ACTIVITY - Check every line of the entries for "чтобы", and copy the lines that hold it.

(Stored items from a collection)
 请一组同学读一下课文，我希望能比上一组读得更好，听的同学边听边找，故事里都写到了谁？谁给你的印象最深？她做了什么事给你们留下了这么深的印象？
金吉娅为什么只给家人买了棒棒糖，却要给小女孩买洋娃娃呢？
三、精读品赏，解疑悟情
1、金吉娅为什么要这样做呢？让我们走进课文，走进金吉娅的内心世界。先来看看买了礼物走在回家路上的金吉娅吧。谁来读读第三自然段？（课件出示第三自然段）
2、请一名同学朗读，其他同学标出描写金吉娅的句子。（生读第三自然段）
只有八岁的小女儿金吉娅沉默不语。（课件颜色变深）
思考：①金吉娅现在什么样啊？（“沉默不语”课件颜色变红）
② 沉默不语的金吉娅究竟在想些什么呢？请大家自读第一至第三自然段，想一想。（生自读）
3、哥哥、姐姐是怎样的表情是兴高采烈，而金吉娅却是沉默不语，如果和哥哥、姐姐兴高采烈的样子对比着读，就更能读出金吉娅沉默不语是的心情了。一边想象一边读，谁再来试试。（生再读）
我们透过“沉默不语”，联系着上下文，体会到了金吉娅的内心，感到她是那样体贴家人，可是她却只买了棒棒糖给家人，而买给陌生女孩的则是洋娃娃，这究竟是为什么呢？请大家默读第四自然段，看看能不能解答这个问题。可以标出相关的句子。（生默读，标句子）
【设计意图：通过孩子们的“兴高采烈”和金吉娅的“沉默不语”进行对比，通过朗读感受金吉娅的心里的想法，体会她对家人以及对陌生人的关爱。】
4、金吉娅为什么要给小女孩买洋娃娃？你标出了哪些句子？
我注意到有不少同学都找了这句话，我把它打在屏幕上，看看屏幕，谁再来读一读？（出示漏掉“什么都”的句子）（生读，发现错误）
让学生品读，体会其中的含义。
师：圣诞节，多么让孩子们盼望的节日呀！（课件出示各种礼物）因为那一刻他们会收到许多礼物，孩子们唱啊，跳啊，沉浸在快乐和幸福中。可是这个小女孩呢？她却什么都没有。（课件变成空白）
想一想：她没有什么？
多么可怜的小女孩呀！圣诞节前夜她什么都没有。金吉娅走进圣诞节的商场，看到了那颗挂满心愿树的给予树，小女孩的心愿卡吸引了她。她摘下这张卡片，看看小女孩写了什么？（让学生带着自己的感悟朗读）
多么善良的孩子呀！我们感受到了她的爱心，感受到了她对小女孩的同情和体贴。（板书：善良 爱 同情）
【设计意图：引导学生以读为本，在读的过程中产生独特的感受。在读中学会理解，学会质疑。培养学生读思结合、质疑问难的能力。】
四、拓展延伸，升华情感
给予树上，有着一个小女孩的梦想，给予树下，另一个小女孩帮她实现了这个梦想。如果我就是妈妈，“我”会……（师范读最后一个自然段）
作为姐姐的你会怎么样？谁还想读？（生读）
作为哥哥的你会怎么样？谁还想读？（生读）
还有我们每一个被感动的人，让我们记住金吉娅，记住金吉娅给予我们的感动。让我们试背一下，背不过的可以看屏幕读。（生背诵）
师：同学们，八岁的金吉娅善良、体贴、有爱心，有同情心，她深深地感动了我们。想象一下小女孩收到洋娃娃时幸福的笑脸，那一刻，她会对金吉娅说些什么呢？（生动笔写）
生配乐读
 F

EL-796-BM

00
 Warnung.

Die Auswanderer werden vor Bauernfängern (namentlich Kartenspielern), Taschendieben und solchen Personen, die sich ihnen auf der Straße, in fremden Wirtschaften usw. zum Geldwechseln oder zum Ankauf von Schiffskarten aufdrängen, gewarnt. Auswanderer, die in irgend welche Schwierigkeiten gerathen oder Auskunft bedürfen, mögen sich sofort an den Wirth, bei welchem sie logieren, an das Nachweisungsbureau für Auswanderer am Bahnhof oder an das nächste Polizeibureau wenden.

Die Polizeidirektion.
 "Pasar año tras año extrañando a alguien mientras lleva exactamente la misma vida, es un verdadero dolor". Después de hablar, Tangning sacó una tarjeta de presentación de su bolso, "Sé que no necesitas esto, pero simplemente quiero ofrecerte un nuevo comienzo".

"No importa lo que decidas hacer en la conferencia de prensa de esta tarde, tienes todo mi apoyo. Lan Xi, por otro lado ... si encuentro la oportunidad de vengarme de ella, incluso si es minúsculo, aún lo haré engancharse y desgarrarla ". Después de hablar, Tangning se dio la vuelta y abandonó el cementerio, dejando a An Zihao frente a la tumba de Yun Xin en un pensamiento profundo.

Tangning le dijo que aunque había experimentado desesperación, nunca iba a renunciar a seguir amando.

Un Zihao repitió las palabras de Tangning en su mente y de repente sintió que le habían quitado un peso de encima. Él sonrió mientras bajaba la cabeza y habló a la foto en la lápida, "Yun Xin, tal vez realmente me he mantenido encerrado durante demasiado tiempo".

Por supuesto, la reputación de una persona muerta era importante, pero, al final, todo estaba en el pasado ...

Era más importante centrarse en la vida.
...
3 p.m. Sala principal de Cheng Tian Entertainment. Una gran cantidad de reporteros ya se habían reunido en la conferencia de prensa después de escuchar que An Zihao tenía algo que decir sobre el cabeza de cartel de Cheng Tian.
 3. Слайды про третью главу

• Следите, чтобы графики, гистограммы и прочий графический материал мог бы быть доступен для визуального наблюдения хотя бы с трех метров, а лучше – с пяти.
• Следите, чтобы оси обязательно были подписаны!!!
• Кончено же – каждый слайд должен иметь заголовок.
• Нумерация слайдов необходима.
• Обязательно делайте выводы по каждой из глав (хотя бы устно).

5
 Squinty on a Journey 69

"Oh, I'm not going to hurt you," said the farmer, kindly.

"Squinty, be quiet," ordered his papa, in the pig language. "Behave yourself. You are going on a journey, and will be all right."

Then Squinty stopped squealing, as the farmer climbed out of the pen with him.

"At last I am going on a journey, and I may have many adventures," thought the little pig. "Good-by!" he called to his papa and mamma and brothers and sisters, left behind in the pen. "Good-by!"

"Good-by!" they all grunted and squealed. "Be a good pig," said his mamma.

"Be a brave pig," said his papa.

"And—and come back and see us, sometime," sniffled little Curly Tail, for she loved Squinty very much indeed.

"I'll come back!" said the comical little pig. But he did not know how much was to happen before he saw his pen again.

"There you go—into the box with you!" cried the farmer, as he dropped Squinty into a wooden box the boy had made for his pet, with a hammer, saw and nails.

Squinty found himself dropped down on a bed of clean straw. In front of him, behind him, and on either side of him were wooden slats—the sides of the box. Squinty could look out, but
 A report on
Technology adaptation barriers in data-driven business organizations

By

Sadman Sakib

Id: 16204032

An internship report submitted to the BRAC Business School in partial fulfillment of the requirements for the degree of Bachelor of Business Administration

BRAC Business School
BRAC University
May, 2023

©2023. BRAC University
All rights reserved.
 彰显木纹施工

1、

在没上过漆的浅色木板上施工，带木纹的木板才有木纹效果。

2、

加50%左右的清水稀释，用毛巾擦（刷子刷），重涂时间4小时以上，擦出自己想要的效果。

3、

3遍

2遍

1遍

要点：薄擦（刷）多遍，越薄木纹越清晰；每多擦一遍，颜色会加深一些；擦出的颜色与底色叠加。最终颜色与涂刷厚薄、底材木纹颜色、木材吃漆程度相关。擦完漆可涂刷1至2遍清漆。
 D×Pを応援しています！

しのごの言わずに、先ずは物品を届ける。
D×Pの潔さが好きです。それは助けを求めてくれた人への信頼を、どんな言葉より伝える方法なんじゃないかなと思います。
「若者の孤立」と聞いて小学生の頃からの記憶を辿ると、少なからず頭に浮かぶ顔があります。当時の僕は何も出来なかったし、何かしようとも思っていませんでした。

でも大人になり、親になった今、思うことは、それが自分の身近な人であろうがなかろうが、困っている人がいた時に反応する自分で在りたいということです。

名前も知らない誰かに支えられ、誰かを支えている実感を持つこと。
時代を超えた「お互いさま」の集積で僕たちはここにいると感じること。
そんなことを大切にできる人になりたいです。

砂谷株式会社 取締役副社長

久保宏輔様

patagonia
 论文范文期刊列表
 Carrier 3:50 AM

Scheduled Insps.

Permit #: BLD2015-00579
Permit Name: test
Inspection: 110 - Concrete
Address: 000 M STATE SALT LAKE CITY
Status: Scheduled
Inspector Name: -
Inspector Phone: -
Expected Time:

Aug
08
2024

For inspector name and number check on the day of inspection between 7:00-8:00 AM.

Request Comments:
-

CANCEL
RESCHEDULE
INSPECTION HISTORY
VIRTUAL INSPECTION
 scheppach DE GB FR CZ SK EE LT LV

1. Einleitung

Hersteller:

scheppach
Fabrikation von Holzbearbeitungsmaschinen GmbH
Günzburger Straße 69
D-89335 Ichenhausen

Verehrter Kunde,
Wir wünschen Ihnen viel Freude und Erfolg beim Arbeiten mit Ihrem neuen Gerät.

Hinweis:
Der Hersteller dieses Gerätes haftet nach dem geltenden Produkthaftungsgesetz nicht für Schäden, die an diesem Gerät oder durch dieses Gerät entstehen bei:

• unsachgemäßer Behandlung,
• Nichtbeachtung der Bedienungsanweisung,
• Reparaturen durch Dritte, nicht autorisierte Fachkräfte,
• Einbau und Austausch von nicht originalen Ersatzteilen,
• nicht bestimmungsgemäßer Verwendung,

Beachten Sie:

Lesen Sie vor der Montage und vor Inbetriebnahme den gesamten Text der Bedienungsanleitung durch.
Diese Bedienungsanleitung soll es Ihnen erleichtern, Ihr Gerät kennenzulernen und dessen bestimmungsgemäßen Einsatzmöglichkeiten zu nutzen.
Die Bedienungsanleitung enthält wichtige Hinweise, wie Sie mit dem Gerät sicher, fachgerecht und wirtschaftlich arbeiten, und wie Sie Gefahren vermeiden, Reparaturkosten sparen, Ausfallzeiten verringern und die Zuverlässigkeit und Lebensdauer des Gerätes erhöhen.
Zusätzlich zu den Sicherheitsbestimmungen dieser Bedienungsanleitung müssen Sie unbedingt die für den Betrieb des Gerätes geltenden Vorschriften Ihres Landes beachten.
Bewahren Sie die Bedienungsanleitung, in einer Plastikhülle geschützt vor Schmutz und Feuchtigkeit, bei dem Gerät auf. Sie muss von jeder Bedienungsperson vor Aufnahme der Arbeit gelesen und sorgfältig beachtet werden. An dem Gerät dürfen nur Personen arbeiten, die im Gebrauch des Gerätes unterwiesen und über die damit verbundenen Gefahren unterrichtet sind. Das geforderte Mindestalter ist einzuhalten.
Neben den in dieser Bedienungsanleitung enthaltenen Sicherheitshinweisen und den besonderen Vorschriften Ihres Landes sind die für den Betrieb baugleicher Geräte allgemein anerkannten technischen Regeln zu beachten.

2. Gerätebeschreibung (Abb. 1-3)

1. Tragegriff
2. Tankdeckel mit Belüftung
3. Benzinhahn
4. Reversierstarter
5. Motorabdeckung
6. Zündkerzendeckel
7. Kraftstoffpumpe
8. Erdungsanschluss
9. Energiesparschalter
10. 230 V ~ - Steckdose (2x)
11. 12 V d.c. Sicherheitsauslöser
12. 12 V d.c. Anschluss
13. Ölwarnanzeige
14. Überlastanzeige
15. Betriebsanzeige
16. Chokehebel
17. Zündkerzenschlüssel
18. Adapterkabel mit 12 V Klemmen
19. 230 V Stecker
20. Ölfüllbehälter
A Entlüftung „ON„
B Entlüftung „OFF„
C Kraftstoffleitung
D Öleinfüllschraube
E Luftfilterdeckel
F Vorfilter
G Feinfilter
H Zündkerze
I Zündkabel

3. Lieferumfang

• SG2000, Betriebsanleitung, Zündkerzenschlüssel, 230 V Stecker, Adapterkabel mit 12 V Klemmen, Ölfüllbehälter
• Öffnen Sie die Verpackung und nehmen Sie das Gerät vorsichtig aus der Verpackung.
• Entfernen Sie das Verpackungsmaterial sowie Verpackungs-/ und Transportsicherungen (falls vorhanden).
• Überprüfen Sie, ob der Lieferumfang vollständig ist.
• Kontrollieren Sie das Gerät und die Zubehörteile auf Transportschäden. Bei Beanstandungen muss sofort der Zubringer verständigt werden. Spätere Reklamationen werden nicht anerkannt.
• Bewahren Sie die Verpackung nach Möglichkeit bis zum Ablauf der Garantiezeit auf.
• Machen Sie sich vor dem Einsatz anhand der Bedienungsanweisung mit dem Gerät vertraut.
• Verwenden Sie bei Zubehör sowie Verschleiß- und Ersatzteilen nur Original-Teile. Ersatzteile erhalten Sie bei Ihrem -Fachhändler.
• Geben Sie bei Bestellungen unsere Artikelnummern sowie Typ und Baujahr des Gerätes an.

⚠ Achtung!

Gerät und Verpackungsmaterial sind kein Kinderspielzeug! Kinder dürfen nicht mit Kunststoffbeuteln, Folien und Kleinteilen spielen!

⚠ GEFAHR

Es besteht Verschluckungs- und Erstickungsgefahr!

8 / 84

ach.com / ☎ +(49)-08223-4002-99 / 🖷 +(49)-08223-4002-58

EXPECTED ANSWER -
• Следите, чтобы графики, гистограммы и прочий графический материал мог бы быть доступен для визуального наблюдения хотя бы с трех метров, а лучше – с пяти.
• Следите, чтобы оси обязательно были подписаны!!!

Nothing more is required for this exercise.